Exercise task 1 — In the mailing-list post on streaming video, repeat everything from "something like skype" down to "(backup phone call?)".
Exercise task 2 — Leaving aside the email header lines, which companies, phone networks and communication services does the mailing-list post on streaming video name?

====== Reading passage ======

RE: [backstage] Streaming video on variable bandwidth connection?

2011-02-08 Thread Christopher Woods
 

 -Original Message-
 From: owner-backst...@lists.bbc.co.uk 
 [mailto:owner-backst...@lists.bbc.co.uk] On Behalf Of Sam Smith
 Sent: 06 February 2011 20:10
 To: backstage@lists.bbc.co.uk
 Cc: friends-of-backst...@pielists.net
 Subject: Re: [backstage] Streaming video on variable 
 bandwidth connection?
 
 
 something like skype which copes with that well, and then 
 have something at the other end that pushes it out to other places?
 
 have run a number of video events across 3G links, and it 
 works relatively well. Although if you're completely offline, 
 it's not going to work that well (backup phone call?)
 
 
 another thing I've found useful is to have a few different 
 phone networks available - one networks dead spot might be 
 next to another network's basestation

The T-Mobile / Orange network sharing came in useful for me last weekend...
If you're going to consider Skype, also consider Google Chat's video
technology (supposedly superior to Skype) and which uses licensed technology
from Vidyo.

====== Provided data ======

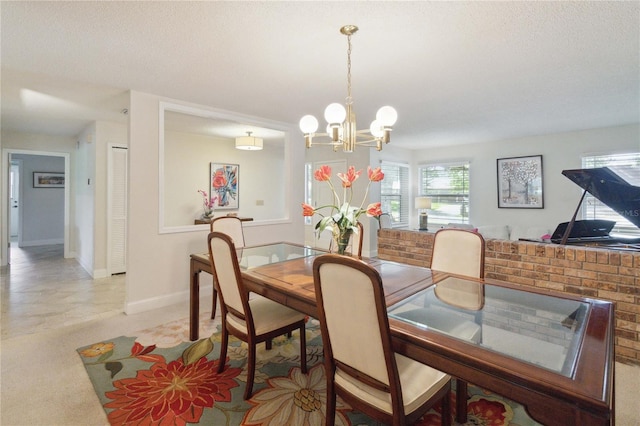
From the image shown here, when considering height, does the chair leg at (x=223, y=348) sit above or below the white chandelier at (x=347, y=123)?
below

======

Exercise solution 1 —
something like skype which copes with that well, and then 
 have something at the other end that pushes it out to other places?
 
 have run a number of video events across 3G links, and it 
 works relatively well. Although if you're completely offline, 
 it's not going to work that well (backup phone call?)

Exercise solution 2 —
Skype
T-Mobile
Orange
Google Chat
Vidyo